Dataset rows
[start]

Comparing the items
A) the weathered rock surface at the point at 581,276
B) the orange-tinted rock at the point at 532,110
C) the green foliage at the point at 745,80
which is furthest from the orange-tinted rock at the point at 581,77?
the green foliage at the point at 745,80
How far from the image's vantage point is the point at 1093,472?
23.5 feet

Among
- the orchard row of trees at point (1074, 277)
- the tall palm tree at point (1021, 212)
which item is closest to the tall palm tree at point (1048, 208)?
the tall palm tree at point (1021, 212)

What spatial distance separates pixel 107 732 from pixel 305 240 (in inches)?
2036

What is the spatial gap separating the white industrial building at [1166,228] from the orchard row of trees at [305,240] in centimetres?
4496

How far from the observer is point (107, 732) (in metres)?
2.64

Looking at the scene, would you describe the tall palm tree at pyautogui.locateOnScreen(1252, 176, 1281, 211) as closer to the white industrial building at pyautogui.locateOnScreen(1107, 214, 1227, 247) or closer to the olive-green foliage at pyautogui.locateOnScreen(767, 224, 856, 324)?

[end]

• Task statement:
Exactly reproduce every line of the records.

• Task answer:
Comparing the items
A) the weathered rock surface at the point at 581,276
B) the orange-tinted rock at the point at 532,110
C) the green foliage at the point at 745,80
which is furthest from the orange-tinted rock at the point at 581,77?
the green foliage at the point at 745,80
How far from the image's vantage point is the point at 1093,472?
23.5 feet

Among
- the orchard row of trees at point (1074, 277)
- the tall palm tree at point (1021, 212)
which item is closest to the tall palm tree at point (1048, 208)?
the tall palm tree at point (1021, 212)

What spatial distance separates pixel 107 732 from pixel 305 240 (in inches)?
2036

What is the spatial gap separating the white industrial building at [1166,228] from the orchard row of trees at [305,240] in centimetres?
4496

How far from the observer is point (107, 732) (in metres)?
2.64

Looking at the scene, would you describe the tall palm tree at pyautogui.locateOnScreen(1252, 176, 1281, 211) as closer to the white industrial building at pyautogui.locateOnScreen(1107, 214, 1227, 247) or closer to the olive-green foliage at pyautogui.locateOnScreen(767, 224, 856, 324)?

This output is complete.